Exercise task 1 =>
Rewrite the listing from the line with "What distance away" through the end of the listing, replacing "lens" with "camera" and leaving everything else unchanged.

Working with Metadata

Metadata is information associated with entities that tskit doesn’t use or interpret, but which is useful to pass on to downstream analysis such as sample ids, dates etc. (see Metadata for a full discussion). Each table has a MetadataSchema which details the contents and encoding of the metadata for each row. A metadata schema is a JSON document that conforms to JSON Schema (The full schema for tskit is at Full metaschema). Here we use an example tree sequence which contains some demonstration metadata:

import tskit
import json

ts = tskit.load("data/metadata.trees")

Reading metadata and schemas

Metadata is automatically decoded using the schema when accessed via a TreeSequence or TableCollection Python API. For example:

print("Metadata for individual 0:", ts.individual(0).metadata)  # Tree sequence access
print("Metadata for individual 0:", ts.tables.individuals[0].metadata)  # Table access
Metadata for individual 0: {'accession': 'ERS0001', 'pcr': True}
Metadata for individual 0: {'accession': 'ERS0001', 'pcr': True}

Viewing the MetadataSchema for a table can help with understanding its metadata, as it can contain descriptions and constraints:

ts.table_metadata_schemas.individual
{"additionalProperties":false,"codec":"json","properties":{"accession":{"description":"ENA accession number","type":"string"},"pcr":{"description":"Was PCR used on this sample","name":"PCR Used","type":"boolean"}},"required":["accession","pcr"],"type":"object"}

The same schema can be accessed via a metadata_schema attribute on each table (printed prettily here using json.dumps)

schema = ts.tables.individuals.metadata_schema
print(json.dumps(schema.asdict(), indent=4))  # Print with indentations
{
    "additionalProperties": false,
    "codec": "json",
    "properties": {
        "accession": {
            "description": "ENA accession number",
            "type": "string"
        },
        "pcr": {
            "description": "Was PCR used on this sample",
            "name": "PCR Used",
            "type": "boolean"
        }
    },
    "required": [
        "accession",
        "pcr"

Exercise task 2 =>
In the text on working with metadata, list every top-level key of the individual table's metadata schema.

Exercise data =>
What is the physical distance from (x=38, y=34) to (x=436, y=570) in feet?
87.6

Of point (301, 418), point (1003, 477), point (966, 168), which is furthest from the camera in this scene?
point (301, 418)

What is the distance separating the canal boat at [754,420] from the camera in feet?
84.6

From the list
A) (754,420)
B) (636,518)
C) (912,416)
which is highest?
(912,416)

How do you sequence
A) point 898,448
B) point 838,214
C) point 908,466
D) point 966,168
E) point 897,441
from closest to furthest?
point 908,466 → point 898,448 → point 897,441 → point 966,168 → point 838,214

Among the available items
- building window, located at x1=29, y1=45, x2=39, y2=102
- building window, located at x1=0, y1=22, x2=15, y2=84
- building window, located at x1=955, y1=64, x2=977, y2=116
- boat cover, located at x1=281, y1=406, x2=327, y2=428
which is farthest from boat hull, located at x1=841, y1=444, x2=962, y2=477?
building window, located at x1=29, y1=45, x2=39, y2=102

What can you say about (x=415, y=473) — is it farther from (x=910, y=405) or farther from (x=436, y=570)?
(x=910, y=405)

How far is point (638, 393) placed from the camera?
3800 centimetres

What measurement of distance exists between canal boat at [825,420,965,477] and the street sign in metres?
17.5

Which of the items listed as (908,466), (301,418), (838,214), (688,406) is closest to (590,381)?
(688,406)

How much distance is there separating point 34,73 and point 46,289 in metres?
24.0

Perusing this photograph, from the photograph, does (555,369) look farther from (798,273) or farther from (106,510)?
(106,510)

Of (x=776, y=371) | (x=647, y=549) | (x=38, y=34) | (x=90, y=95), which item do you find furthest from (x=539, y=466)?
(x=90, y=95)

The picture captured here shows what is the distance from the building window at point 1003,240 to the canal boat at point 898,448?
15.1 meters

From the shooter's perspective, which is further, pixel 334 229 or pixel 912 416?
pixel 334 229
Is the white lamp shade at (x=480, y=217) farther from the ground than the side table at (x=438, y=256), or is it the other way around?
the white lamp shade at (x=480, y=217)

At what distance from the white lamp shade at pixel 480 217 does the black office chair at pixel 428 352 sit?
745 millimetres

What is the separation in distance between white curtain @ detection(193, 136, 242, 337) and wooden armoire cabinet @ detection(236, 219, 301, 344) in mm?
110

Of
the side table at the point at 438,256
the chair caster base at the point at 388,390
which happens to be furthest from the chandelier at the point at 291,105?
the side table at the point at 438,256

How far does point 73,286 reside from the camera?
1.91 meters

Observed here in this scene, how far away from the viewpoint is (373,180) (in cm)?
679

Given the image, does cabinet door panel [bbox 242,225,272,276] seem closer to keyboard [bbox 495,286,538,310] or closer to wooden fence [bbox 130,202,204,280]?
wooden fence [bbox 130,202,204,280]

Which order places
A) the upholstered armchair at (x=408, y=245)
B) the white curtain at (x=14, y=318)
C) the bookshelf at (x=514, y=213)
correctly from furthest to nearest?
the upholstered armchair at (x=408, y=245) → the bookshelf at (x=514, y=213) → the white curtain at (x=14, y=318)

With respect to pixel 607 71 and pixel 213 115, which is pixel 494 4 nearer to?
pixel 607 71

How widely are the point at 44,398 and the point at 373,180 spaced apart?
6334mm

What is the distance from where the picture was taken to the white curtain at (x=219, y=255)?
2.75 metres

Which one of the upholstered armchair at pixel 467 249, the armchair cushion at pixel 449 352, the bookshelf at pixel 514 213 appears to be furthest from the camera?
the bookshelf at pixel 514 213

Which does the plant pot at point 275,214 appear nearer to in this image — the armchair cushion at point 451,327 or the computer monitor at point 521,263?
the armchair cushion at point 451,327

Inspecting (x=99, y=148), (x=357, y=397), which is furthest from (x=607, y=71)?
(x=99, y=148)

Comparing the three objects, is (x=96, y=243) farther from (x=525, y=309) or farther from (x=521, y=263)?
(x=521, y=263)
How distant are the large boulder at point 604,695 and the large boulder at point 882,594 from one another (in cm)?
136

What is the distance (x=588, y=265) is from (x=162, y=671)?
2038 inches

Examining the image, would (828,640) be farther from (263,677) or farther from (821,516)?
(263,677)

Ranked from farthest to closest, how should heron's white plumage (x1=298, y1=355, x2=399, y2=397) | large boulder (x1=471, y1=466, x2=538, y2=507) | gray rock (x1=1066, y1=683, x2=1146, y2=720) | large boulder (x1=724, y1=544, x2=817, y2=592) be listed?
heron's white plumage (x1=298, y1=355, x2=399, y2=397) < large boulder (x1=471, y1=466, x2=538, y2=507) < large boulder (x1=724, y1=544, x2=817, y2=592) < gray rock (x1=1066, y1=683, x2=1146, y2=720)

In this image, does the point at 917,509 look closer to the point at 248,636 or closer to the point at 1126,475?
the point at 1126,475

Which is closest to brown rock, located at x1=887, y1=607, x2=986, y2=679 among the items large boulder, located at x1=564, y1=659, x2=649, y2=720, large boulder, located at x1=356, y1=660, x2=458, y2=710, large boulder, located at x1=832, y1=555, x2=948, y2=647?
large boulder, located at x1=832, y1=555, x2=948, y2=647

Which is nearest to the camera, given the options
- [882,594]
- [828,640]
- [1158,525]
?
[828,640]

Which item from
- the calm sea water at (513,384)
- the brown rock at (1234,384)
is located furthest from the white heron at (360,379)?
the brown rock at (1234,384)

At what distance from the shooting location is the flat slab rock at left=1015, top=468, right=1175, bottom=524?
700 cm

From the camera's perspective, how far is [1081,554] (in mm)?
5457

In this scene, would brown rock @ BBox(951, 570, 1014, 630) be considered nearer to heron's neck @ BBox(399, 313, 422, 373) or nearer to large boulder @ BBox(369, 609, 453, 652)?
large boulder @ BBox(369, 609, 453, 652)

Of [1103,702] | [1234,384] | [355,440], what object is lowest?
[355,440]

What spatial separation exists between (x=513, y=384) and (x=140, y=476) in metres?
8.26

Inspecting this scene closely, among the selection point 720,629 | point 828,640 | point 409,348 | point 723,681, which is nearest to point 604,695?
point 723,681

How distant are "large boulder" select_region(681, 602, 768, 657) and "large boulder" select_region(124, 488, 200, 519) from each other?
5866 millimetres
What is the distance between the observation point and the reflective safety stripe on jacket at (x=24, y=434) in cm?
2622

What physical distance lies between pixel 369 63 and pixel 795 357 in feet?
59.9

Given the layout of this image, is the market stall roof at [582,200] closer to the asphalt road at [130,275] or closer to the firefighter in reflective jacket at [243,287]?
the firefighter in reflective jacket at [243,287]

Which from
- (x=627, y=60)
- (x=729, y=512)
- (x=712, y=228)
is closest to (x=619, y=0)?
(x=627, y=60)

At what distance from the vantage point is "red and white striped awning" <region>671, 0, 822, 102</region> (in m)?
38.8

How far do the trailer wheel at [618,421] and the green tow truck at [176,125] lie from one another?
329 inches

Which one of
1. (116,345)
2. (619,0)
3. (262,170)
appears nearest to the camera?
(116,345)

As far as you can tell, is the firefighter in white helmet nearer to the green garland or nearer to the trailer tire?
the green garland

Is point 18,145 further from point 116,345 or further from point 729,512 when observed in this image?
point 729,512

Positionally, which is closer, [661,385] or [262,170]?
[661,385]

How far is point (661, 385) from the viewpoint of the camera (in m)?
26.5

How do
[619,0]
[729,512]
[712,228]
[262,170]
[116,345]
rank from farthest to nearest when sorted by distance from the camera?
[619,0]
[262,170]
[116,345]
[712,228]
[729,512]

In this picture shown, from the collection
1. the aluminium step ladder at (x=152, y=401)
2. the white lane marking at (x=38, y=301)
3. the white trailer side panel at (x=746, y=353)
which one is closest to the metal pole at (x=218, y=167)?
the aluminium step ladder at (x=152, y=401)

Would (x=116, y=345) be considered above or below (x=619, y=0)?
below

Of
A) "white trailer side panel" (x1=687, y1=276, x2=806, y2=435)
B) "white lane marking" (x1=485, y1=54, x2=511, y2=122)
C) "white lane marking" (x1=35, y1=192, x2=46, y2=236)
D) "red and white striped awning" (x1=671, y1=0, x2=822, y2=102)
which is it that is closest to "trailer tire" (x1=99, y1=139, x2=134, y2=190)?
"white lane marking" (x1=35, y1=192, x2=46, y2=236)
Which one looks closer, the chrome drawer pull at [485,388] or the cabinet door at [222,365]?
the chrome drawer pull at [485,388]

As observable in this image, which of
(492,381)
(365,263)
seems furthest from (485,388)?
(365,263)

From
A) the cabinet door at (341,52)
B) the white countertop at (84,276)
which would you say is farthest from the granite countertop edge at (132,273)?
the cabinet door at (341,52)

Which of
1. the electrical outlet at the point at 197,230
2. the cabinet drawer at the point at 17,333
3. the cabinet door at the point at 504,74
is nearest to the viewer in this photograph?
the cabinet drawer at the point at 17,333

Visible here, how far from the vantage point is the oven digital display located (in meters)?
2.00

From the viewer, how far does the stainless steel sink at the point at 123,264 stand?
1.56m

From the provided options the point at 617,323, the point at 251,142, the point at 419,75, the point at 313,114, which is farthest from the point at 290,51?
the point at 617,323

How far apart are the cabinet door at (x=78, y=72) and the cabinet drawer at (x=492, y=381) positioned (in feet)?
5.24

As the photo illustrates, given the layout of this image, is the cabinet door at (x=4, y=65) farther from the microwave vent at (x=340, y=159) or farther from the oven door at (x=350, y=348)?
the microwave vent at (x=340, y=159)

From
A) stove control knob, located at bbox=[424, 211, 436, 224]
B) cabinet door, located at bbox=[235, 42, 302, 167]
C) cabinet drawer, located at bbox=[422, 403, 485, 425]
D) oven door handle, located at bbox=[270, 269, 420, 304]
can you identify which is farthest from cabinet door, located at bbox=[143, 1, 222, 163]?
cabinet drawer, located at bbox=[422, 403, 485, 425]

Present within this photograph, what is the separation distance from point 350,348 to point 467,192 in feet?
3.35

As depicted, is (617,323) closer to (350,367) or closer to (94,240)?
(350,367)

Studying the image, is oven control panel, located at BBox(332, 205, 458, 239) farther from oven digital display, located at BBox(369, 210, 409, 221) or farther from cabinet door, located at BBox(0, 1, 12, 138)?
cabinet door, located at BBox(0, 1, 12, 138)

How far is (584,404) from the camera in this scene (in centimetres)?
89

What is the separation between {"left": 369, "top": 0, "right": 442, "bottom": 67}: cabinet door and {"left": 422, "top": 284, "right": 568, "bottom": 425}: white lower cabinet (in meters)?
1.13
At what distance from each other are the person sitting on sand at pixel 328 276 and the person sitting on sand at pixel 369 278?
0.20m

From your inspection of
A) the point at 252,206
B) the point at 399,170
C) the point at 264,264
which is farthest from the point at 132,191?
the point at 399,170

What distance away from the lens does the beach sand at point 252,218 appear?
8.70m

Answer 1 =>
What distance away from the camera does the beach sand at point 252,218 appear?
8.70m

Answer 2 =>
additionalProperties, codec, properties, required, type